XXVII. SOLO UN MOMENTO 

Solo un momento gente, non ho ancora finito. Ho fatto una pausa per farmi due dita di Vecchio Jack… è pur sempre il mio settantacinquesimo compleanno e domani… SI PARTE!
    Ma torniamo alla sera maledetta. Dopo aver fatto sparire tutti gli indizi ci ritrovammo intorno al tavolo della sala da pranzo. Il silenzio era calato su di noi come una cappa di smog soffocante. Mentre avvertivamo la follia dissolversi nessuno osava aprire bocca. Altro misterioso evento: ci assopimmo tutti quanti. Quando alle prime luci dell’alba ci svegliammo, non avemmo bisogno di parole per capire che nulla sarebbe mai  più stato come prima.

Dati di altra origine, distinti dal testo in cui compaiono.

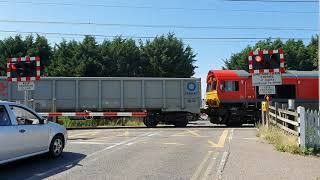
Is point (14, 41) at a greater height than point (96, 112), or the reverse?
point (14, 41)

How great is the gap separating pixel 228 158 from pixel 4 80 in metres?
20.4

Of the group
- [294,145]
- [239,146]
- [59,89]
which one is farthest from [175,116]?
[294,145]

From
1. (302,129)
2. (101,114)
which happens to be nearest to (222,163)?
(302,129)

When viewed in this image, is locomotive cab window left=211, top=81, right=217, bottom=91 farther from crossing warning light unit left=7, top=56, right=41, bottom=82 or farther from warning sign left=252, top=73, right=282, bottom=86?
crossing warning light unit left=7, top=56, right=41, bottom=82

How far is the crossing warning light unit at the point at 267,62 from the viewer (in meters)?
20.3

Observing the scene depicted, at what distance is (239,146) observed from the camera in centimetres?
1538

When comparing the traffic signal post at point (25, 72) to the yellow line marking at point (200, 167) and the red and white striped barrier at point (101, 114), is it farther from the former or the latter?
the yellow line marking at point (200, 167)

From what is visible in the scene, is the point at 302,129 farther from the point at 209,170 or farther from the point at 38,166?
the point at 38,166

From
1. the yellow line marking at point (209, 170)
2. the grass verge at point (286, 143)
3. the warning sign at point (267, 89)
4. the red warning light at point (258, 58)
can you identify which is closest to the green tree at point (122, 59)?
the warning sign at point (267, 89)

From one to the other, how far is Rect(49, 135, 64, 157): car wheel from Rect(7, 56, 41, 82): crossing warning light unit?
26.9ft

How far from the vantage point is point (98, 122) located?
101 ft

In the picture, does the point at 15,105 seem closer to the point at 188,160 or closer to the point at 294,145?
the point at 188,160

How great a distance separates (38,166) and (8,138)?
1178 mm

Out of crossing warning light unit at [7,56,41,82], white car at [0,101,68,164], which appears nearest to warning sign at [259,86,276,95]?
crossing warning light unit at [7,56,41,82]
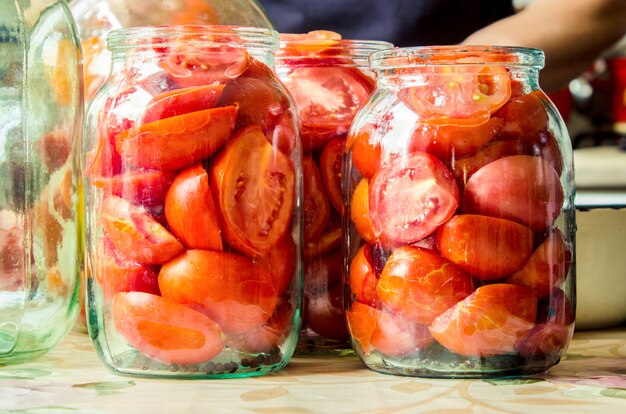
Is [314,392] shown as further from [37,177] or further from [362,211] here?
[37,177]

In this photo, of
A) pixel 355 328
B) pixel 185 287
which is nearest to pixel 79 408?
pixel 185 287

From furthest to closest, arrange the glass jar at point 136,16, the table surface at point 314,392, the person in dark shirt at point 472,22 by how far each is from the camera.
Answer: the person in dark shirt at point 472,22, the glass jar at point 136,16, the table surface at point 314,392

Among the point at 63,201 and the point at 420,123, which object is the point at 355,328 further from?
the point at 63,201

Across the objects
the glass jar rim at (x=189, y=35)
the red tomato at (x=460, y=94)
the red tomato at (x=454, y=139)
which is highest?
the glass jar rim at (x=189, y=35)

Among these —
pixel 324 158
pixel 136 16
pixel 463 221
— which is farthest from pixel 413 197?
pixel 136 16

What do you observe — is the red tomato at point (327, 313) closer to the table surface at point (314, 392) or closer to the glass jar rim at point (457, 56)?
the table surface at point (314, 392)

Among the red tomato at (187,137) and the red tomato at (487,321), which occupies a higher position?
the red tomato at (187,137)

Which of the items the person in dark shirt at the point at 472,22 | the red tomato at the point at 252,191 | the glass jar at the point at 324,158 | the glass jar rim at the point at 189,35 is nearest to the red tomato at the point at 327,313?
the glass jar at the point at 324,158
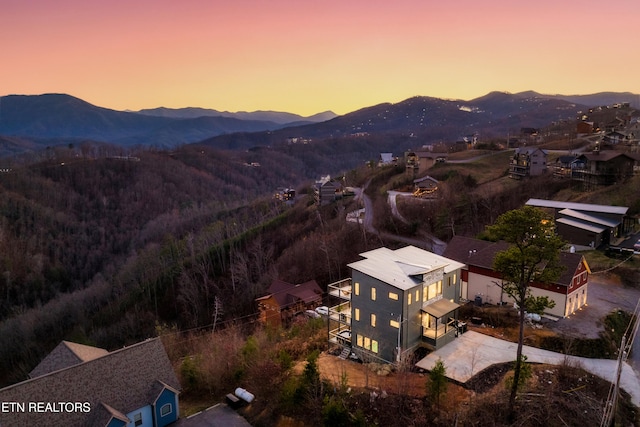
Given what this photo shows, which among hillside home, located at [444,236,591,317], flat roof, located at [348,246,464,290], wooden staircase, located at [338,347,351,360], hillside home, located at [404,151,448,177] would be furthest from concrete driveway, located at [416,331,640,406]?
hillside home, located at [404,151,448,177]

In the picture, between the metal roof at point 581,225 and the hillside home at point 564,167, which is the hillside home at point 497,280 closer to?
the metal roof at point 581,225

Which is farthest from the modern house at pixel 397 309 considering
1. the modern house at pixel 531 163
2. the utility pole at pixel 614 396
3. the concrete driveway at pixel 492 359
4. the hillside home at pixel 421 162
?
the hillside home at pixel 421 162

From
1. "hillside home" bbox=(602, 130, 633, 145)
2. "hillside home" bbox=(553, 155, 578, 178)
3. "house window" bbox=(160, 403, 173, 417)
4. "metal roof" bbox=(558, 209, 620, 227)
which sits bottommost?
"house window" bbox=(160, 403, 173, 417)

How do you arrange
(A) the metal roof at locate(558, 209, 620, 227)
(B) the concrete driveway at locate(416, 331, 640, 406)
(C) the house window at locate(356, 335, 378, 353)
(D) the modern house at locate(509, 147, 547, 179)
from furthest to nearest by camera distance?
1. (D) the modern house at locate(509, 147, 547, 179)
2. (A) the metal roof at locate(558, 209, 620, 227)
3. (C) the house window at locate(356, 335, 378, 353)
4. (B) the concrete driveway at locate(416, 331, 640, 406)

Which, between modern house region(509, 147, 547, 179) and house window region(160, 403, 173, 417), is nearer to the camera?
house window region(160, 403, 173, 417)

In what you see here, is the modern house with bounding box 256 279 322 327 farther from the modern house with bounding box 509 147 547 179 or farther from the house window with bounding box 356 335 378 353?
the modern house with bounding box 509 147 547 179

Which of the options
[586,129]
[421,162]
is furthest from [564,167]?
[586,129]

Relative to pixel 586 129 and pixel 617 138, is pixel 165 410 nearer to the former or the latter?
pixel 617 138
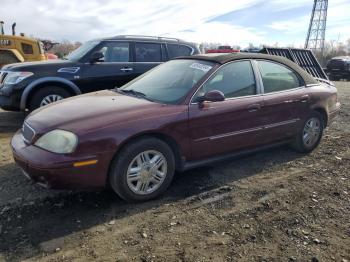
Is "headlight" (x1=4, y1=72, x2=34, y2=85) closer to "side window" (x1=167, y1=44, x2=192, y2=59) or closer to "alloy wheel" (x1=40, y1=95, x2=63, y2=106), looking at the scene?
"alloy wheel" (x1=40, y1=95, x2=63, y2=106)

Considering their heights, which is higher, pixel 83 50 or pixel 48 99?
pixel 83 50

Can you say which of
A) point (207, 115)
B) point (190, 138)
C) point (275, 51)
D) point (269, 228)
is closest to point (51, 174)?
point (190, 138)

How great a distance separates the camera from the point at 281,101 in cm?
507

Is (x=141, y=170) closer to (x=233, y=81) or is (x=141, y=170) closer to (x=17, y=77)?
(x=233, y=81)

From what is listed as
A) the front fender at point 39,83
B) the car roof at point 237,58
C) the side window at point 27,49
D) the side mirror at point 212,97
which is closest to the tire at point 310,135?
the car roof at point 237,58

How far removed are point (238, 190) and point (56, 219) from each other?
203cm

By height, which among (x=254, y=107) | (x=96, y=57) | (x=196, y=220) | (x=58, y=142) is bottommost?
(x=196, y=220)

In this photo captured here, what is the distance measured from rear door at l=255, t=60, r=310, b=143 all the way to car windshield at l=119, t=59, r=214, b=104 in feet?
3.06

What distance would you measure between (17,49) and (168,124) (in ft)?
38.6

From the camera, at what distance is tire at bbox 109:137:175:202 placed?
3719 mm

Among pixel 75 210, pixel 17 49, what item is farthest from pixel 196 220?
pixel 17 49

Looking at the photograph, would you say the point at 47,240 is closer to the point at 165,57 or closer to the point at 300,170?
the point at 300,170

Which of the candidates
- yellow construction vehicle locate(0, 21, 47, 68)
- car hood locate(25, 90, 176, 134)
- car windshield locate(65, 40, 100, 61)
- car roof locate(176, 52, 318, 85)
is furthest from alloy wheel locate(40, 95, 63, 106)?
yellow construction vehicle locate(0, 21, 47, 68)

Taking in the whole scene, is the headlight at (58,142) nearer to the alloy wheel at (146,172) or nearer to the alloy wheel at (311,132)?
the alloy wheel at (146,172)
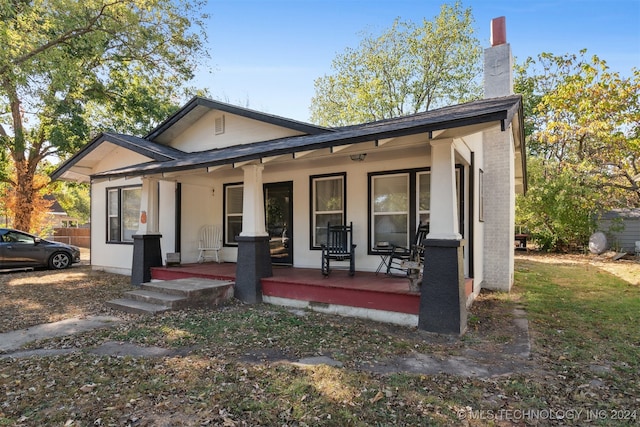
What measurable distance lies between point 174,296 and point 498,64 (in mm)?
7628

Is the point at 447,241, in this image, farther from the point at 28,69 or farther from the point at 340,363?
the point at 28,69

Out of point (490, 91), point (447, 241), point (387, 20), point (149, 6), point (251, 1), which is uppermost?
point (387, 20)

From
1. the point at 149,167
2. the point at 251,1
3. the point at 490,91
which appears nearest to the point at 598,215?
the point at 490,91

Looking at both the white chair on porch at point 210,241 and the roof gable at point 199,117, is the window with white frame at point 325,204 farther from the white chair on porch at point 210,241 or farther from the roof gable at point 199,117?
the white chair on porch at point 210,241

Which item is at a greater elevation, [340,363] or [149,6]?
[149,6]

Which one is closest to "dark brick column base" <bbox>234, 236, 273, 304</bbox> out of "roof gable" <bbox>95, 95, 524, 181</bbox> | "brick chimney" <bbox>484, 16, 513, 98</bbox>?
"roof gable" <bbox>95, 95, 524, 181</bbox>

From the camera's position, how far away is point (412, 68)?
22172 millimetres

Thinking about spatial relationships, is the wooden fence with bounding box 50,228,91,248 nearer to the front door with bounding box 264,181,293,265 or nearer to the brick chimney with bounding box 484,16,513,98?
the front door with bounding box 264,181,293,265

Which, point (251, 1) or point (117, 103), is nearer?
point (251, 1)

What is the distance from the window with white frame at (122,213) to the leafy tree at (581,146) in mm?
12191

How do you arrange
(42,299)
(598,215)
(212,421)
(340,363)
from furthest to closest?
(598,215), (42,299), (340,363), (212,421)

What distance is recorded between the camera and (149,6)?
1258 centimetres

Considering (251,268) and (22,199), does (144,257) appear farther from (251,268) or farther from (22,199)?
(22,199)

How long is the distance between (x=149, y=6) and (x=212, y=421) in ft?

Scrivo queste ultime righe a mano perché ho già staccato il computer. Quello che dovevo far sapere l’ho scritto. È arrivato il grande momento. Mamma, papà, mia sorella Arianna e il suo ragazzo Lando, la Blatta, Gisto, la famiglia Bongiovanni, e Capocchia mi stanno aspettando giù in strada. Li saluterò , poi andrò all’ospedale da Moruzzi. Il Vicagon Testa mi guarirà? Quando tornerò dal “Viaggio” lo saprete.